Images in the records should be skipped while the rest is transcribed verbatim.

Material provided section start

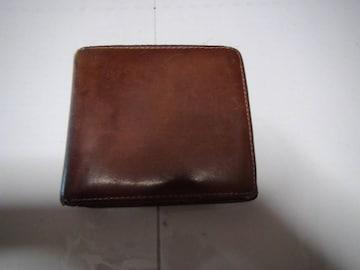 MOLTO FASIOの二つ折り財布!。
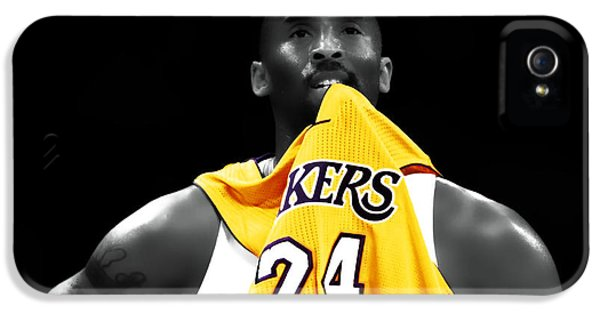 Kobe Bryant 04c IPhone 5 / 5s Case by Brian Reaves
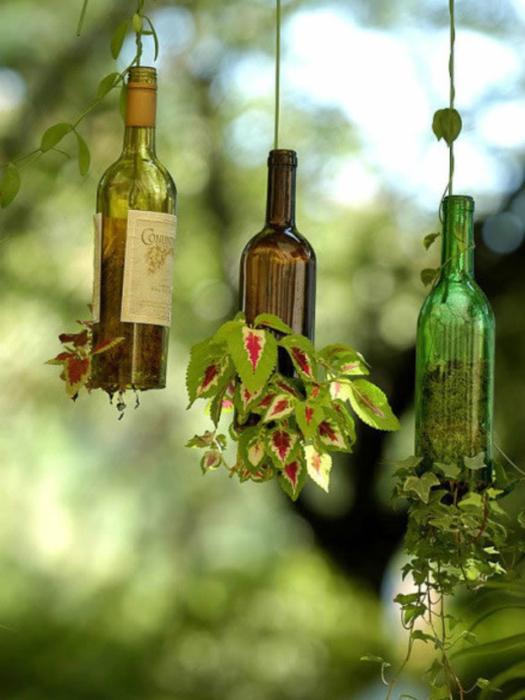 Идеи превращения винных бутылок в стильные и функциональные: Вертикальные горшки. Необычные вертикальные подвесные горшки для вьющихся растений.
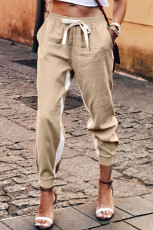 Pantaloni kaki con coulisse a righe casual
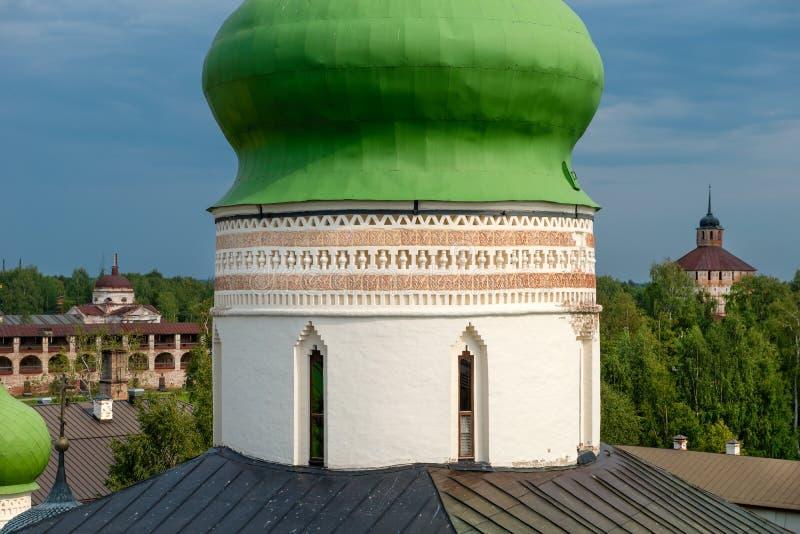 Tholobate kupoler av kyrkan av St Cyril royaltyfri foto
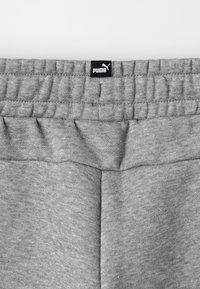 Puma - ESS LOGO SWEAT PANTS FL CL B - Pantalon de survêtement - medium gray heather - 4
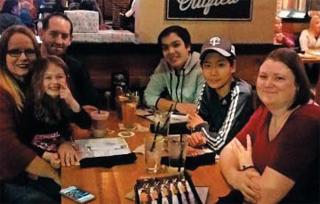 지난 22일(현지 시각) 절친한 에디(Eduardo·오른쪽에서 셋째)의 생일을 맞아 호스트인 크리스탈(맨 왼쪽), 이웃과 함께 저녁식사를 했다
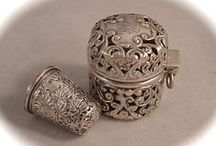 Thimbles / Pictures of different thimbles
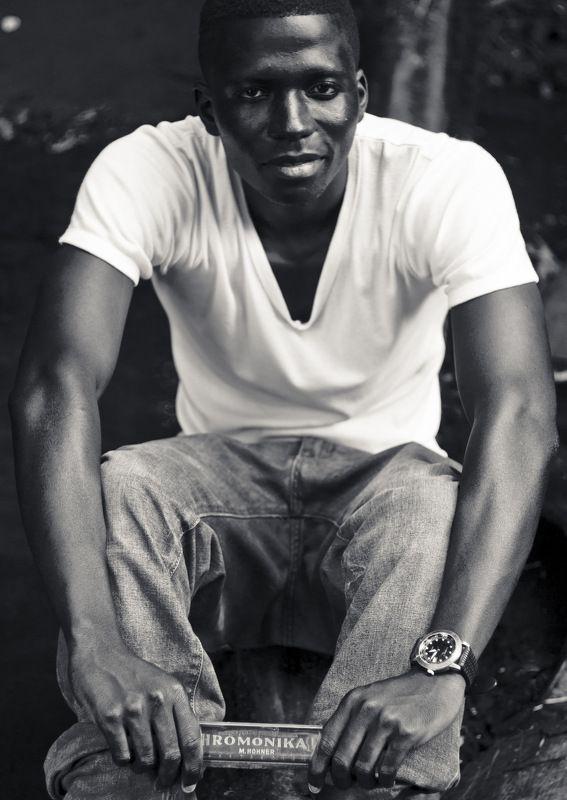 мужчина, чернокожий Мариоphoto preview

Material provided section end

- [Your response]
 MOLTO FASIOの二つ折り財布!。
 Kobe Bryant 04c IPhone 5 / 5s Case by Brian Reaves
 Идеи превращения винных бутылок в стильные и функциональные: Вертикальные горшки. Необычные вертикальные подвесные горшки для вьющихся растений.
 Pantaloni kaki con coulisse a righe casual
 Tholobate kupoler av kyrkan av St Cyril royaltyfri foto
 Puma - ESS LOGO SWEAT PANTS FL CL B - Pantalon de survêtement - medium gray heather - 4
 지난 22일(현지 시각) 절친한 에디(Eduardo·오른쪽에서 셋째)의 생일을 맞아 호스트인 크리스탈(맨 왼쪽), 이웃과 함께 저녁식사를 했다
 Thimbles / Pictures of different thimbles
 мужчина, чернокожий Мариоphoto preview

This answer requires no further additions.